To be done: Change every "van side mirror" in the records below to "van wing mirror", and copy all the records out again with nothing else altered.

Records from a data source:
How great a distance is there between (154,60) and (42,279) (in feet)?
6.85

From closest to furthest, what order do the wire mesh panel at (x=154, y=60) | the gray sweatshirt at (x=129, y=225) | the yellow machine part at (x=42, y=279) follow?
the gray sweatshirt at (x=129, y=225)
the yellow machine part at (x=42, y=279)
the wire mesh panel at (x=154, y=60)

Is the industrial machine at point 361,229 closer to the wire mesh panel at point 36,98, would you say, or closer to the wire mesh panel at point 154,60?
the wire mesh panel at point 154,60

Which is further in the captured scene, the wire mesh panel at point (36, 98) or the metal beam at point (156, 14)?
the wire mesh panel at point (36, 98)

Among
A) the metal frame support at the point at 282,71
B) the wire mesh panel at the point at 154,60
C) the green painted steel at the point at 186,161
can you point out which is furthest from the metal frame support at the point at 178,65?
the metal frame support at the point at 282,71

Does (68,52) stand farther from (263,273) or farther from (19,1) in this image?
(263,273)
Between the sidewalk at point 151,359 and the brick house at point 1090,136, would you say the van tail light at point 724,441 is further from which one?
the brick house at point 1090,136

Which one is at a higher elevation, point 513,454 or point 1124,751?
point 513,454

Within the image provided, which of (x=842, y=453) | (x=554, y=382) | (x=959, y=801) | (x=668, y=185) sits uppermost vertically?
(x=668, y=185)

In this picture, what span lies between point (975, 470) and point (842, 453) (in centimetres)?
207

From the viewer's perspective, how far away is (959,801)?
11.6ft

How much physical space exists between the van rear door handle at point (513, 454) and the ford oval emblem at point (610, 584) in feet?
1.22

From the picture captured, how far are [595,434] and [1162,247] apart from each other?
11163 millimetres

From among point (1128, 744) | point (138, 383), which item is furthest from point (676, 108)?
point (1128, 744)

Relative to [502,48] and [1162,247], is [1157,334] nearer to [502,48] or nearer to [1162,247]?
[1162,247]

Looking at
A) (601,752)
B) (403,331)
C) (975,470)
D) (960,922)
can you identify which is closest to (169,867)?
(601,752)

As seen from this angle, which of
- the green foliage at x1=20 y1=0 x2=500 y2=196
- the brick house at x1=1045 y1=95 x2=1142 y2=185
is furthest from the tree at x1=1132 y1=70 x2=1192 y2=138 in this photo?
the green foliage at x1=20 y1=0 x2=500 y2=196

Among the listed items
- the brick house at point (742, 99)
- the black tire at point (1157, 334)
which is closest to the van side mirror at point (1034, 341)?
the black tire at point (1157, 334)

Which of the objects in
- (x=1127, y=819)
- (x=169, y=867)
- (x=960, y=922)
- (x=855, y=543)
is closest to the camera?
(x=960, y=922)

Complete response:
How great a distance is there between (154,60) and (42,279) (in feet)?
6.85

From closest to furthest, what order do the wire mesh panel at (x=154, y=60) | the gray sweatshirt at (x=129, y=225) | the yellow machine part at (x=42, y=279) follow?
the gray sweatshirt at (x=129, y=225)
the yellow machine part at (x=42, y=279)
the wire mesh panel at (x=154, y=60)

Is the industrial machine at point 361,229 closer to the wire mesh panel at point 36,98, would you say, or closer to the wire mesh panel at point 154,60?
the wire mesh panel at point 154,60

Which is further in the captured scene, the wire mesh panel at point (36, 98) or the metal beam at point (156, 14)?
the wire mesh panel at point (36, 98)

Among
A) the metal frame support at the point at 282,71
B) the wire mesh panel at the point at 154,60
C) the green painted steel at the point at 186,161
can you point out which is furthest from the metal frame support at the point at 178,65?
the metal frame support at the point at 282,71

Does (68,52) stand farther from (263,273) or farther from (19,1) in this image?
(263,273)
Between the sidewalk at point 151,359 and the brick house at point 1090,136, would you say the van tail light at point 724,441 is further from which one?
the brick house at point 1090,136

Which one is at a higher elevation, point 513,454 or point 1124,751?
point 513,454

Within the image provided, which of (x=842, y=453) | (x=554, y=382) | (x=959, y=801) | (x=668, y=185) sits uppermost vertically?
(x=668, y=185)

In this picture, what span lies between point (975, 470) and point (842, 453) (in centimetres)?
207

From the viewer's perspective, how far away is (959,801)?
11.6ft

How much physical space exists between the van rear door handle at point (513, 454) and the ford oval emblem at point (610, 584) in feet?
1.22

From the picture captured, how far are [595,434] and [1162,247] apart from each other?
11163 millimetres

From among point (1128, 744) | point (138, 383), which item is furthest from point (676, 108)?
point (1128, 744)

Relative to [502,48] and [1162,247], is [1157,334] nearer to [502,48] or nearer to [1162,247]?
[1162,247]

Looking at
A) (601,752)
B) (403,331)
C) (975,470)
D) (960,922)
can you identify which is closest to (169,867)?
(601,752)

As seen from this angle, which of
- the green foliage at x1=20 y1=0 x2=500 y2=196
- the brick house at x1=1045 y1=95 x2=1142 y2=185
is furthest from the tree at x1=1132 y1=70 x2=1192 y2=138 in this photo?
the green foliage at x1=20 y1=0 x2=500 y2=196

Among the listed items
- the brick house at point (742, 99)
- the black tire at point (1157, 334)
which is closest to the van wing mirror at point (1034, 341)?
the black tire at point (1157, 334)

Which of the objects in
- (x=1127, y=819)
- (x=169, y=867)
- (x=960, y=922)
- (x=855, y=543)
is closest to the camera?
(x=960, y=922)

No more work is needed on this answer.